Kitten got a deer-in-the-headlights look on her face.

Cat

Jesus, what do I tell him? Do I tell him that he's still the most important person in the world to me? How can I say that, when in many ways I picked my mother over him? My emotionally manipulative, neurotic, prejudiced, child endangering mother over the man who had tried to heal the damage she had caused. He was the first person to love me for who I was, all of me, including the parts that made my mother despise me sometimes. But in the end, our situation hadn't changed. It still put him in danger. If Don found out I was dating a vampire, especially that vampire who had broken me out, he'd send a team after him and have him killed. I couldn't live with myself if that happened. And as angry as I have been at my mother, I can't just abandon her. The only thing I can do is lie. It's the only way I can keep him safe.

I started to lie, I really did. But I couldn't. The truth came spilling out of my like water breaching a damn. "I still love you. I never stopped. I've been miserable without you. I even took your name and got your tattoo." I flipped down the hip on my jeans to show the skull and crossbones. Then I looked back at him, pleading in my eyes, and his had turned bright green.

Bones

I had been barely holding myself back from taking her from the moment I saw her, but some of that control broke when I saw the tattoo on her hip. It wasn't just the mark that showed that she truly still loved me, it was the simple act of seeing her body. It wasn't even that revealing, wasn't anywhere I hadn't seen on a thousand girls wearing low-riders at a bar or club. But to see her skin, and so close to my favorite place in the world to be, was just too much. I stood up, bent down, and crushed my mouth to hers. For half a heartbeat, she seemed startled.
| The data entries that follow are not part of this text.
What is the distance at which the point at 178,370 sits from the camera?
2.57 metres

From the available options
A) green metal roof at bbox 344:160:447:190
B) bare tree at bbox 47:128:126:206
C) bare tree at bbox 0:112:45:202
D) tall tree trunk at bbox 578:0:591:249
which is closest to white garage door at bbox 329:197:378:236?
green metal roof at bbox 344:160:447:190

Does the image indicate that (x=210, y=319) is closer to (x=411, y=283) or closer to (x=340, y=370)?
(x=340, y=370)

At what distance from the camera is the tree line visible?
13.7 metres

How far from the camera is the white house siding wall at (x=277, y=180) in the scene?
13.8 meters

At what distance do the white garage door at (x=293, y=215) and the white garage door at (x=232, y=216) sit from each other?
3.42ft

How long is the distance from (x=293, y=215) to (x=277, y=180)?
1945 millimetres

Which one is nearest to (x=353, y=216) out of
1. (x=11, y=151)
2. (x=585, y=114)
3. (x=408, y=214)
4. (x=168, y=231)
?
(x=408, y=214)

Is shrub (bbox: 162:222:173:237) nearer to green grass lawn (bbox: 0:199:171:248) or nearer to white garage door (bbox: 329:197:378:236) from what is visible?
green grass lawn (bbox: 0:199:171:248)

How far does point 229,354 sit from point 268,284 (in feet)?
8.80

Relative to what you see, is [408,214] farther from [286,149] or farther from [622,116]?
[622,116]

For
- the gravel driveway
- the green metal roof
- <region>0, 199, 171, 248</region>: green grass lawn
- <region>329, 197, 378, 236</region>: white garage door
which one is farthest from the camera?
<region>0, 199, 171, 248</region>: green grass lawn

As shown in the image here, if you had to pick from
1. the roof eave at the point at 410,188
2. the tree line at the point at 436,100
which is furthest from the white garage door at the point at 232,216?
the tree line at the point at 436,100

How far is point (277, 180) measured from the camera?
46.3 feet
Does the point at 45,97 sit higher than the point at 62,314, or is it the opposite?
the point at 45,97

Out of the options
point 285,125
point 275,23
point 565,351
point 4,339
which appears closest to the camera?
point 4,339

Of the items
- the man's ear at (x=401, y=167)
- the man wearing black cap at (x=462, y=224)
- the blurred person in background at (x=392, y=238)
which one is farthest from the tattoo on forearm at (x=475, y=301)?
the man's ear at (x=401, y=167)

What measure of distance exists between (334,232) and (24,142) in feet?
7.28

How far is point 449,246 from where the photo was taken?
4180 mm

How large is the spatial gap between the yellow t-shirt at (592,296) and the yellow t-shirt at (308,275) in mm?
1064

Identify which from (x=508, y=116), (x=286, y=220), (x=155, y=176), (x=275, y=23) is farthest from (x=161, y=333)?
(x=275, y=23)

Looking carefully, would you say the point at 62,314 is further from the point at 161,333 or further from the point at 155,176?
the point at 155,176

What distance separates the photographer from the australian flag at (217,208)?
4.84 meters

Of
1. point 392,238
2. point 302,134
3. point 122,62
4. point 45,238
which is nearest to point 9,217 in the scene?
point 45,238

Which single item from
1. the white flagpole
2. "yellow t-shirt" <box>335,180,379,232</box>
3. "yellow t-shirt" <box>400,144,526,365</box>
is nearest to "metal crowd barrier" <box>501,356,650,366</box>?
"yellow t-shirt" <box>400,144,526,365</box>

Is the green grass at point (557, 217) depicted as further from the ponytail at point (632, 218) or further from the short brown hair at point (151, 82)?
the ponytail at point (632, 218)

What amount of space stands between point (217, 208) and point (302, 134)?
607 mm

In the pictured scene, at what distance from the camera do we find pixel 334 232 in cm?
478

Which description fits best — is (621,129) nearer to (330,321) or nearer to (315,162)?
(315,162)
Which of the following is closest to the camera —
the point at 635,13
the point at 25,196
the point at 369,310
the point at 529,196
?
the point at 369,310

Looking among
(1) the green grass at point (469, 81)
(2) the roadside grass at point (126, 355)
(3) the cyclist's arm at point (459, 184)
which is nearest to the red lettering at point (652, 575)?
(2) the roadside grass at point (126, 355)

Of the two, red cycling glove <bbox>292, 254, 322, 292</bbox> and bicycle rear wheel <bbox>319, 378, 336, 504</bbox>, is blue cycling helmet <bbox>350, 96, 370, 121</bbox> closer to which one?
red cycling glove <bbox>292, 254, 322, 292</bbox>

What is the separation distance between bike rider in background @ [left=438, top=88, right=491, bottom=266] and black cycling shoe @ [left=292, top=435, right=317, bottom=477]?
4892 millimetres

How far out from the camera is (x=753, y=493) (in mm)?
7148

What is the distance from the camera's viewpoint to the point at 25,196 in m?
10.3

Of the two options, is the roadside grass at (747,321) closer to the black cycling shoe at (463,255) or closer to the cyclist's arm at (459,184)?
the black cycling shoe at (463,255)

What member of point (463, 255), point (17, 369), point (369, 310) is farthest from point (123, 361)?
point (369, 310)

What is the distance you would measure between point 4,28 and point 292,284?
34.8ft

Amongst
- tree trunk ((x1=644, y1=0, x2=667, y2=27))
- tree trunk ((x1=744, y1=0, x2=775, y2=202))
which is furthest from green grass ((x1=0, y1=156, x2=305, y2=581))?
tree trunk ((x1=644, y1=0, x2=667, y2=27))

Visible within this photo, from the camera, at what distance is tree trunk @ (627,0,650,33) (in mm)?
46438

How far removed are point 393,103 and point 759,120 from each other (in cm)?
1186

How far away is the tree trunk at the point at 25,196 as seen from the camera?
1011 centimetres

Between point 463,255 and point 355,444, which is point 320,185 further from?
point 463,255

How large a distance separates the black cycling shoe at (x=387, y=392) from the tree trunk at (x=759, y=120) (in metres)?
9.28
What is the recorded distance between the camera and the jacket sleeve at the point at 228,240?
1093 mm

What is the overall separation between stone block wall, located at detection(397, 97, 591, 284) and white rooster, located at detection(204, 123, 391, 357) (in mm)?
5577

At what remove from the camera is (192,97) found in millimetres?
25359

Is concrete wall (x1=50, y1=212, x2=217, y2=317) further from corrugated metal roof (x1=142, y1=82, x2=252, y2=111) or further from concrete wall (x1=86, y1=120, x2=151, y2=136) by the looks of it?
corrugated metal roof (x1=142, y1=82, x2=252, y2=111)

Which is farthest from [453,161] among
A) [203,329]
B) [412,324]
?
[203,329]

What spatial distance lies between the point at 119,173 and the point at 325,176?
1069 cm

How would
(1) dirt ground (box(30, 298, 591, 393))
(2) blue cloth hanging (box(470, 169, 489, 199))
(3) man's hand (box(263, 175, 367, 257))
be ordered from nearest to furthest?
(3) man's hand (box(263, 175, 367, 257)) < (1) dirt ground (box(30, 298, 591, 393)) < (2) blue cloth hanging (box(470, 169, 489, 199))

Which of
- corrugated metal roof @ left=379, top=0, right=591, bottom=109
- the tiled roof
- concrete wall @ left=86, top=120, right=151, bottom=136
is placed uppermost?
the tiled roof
I was so worried that she would push me away. Please, please, don't push me away. Show me you want this too.

Then she opened her lips and pulled my tongue into her mouth. Bloody hell, I had missed this. She stood as well, then pushed me back onto the couch I had been sitting on. Believe me, I didn't complain. Our mouths were locked together and it was hard to tell where I ended and she began. I could barely believe this was real. Her heart was racing, the sound of her blood rushing in her veins made mine run in a distinctly Southerly direction. She was straddling my hips and had her hands on my chest. Mine were running through her hair, that soft hair that I had missed so much.

And that's when everything got all bolloxed up. I hadn't been paying attention, but the rain had stopped, and Randy and Denise had come back outside. They opened the back of the truck to see Kitten on top of me, pinned down with her hands on me. "Cat, No!" screamed Denise, rushing into the truck. "Don't kill him!" We both stared at her, Kitten straining her neck around to see the open back door.